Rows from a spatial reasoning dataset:

-=-=-=-=-

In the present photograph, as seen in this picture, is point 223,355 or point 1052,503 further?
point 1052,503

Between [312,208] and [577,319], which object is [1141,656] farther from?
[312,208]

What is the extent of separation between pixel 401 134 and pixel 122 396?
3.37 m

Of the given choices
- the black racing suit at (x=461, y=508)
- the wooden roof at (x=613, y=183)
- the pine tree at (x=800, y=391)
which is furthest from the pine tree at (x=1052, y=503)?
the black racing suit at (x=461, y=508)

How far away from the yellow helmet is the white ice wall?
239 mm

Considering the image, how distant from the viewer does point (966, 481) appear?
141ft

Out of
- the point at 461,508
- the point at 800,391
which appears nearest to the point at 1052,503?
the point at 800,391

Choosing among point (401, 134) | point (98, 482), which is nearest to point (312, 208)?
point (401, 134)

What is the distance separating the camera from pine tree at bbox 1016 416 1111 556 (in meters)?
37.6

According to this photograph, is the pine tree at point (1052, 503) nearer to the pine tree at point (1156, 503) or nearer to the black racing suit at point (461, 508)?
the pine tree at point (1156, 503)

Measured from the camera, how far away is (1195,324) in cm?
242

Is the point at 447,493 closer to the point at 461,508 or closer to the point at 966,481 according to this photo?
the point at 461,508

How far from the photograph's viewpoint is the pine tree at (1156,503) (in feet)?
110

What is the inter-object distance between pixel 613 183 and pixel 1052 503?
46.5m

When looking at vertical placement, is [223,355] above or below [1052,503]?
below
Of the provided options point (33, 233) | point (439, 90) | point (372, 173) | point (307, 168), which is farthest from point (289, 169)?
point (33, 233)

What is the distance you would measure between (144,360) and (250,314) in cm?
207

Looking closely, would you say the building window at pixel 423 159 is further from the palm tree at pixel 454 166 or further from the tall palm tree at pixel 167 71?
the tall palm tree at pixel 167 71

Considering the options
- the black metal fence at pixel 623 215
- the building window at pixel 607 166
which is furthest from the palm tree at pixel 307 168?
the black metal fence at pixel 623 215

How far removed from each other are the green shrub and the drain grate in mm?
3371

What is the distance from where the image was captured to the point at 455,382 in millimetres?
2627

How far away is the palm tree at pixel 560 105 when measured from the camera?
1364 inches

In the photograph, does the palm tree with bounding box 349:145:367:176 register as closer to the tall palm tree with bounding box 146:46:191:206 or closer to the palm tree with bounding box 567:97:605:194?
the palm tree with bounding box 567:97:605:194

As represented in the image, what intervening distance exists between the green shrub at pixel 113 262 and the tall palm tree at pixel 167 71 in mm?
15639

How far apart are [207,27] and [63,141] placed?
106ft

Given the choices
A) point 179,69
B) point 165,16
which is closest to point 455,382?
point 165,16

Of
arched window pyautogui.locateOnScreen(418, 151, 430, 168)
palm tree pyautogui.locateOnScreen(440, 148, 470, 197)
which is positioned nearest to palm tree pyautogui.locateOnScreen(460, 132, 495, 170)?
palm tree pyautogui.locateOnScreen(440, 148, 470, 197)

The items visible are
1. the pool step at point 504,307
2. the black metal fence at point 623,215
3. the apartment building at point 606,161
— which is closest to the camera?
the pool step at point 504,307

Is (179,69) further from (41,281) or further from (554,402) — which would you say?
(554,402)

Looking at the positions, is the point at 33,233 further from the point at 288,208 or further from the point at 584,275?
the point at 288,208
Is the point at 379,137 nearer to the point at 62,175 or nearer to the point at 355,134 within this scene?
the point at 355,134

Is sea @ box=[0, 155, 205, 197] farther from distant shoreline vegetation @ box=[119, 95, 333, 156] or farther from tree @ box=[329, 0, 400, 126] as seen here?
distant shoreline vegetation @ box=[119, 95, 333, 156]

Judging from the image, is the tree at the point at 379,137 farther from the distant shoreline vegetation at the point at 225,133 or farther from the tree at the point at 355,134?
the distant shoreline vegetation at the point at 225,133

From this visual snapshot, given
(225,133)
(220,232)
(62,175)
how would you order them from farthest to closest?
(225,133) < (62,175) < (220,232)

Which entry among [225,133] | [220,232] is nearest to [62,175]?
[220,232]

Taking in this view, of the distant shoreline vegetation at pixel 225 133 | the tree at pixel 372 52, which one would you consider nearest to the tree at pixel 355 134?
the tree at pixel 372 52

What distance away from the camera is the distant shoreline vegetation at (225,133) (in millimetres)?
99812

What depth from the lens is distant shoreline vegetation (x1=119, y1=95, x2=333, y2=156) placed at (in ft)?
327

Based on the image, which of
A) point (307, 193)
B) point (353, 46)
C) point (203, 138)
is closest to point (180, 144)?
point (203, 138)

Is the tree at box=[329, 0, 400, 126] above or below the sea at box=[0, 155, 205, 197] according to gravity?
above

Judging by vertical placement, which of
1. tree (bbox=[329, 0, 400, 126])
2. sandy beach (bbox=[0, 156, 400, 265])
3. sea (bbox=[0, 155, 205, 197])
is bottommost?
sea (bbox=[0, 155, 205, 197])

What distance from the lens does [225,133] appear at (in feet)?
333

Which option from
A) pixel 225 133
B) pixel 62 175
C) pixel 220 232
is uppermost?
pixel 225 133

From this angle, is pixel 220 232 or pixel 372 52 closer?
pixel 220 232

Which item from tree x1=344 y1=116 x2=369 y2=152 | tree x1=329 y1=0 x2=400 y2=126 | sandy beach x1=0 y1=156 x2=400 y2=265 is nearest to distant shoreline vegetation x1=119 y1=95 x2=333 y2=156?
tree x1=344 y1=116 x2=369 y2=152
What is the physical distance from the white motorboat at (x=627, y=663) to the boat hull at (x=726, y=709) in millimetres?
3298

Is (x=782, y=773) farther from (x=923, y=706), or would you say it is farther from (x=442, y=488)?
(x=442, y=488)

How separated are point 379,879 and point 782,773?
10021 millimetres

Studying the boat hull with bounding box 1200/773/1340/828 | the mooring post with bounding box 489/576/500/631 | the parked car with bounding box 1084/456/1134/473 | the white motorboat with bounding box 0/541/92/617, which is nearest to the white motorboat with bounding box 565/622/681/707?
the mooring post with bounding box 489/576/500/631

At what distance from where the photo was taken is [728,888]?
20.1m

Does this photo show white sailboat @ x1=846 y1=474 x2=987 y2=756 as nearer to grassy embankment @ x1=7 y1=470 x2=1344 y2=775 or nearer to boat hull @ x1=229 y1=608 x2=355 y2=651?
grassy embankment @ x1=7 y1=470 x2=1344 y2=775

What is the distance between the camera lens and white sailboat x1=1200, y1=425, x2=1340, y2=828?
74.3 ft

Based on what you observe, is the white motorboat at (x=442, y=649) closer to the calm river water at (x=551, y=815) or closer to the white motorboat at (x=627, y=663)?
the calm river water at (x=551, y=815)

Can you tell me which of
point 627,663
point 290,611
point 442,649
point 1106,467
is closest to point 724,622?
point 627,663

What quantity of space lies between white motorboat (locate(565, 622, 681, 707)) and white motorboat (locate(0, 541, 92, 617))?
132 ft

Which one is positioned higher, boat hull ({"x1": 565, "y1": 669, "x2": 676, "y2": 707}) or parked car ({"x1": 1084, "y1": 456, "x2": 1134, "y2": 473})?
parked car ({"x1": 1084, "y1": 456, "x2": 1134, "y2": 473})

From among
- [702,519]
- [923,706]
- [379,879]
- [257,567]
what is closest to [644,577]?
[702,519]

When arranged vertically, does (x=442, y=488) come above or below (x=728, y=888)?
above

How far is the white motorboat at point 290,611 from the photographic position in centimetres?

-=-=-=-=-

#### [PROBLEM]
Reproduce everything from the line containing "Judging by vertical placement, which of" down to the line containing "10021 millimetres", keeping every line intact, and offset each number in the answers, coordinates and distances alike, by adding 37.

#### [FULL RESPONSE]
Judging by vertical placement, which of
1. tree (bbox=[329, 0, 400, 126])
2. sandy beach (bbox=[0, 156, 400, 265])
3. sea (bbox=[0, 155, 205, 197])
is bottommost?
sea (bbox=[37, 192, 242, 234])

What distance from the lens does [225,133] appear at (in feet)?
370

Which option from
A) pixel 225 133
B) pixel 62 175
C) pixel 220 232
is uppermost?
pixel 262 170

From this angle, is pixel 220 232 or pixel 372 52 closer?
pixel 257 269

Which item from tree x1=344 y1=116 x2=369 y2=152 | tree x1=329 y1=0 x2=400 y2=126 | sandy beach x1=0 y1=156 x2=400 y2=265 is nearest to distant shoreline vegetation x1=119 y1=95 x2=333 y2=156?
tree x1=381 y1=153 x2=406 y2=189
What is the physical distance from the white motorboat at (x=627, y=663) to the boat hull at (x=726, y=709) in millimetres?
3335

Is (x=782, y=773) farther from (x=923, y=706), or would you say it is farther from (x=442, y=488)?
(x=479, y=525)

How separated are point 379,879 and point 782,773?
10058 millimetres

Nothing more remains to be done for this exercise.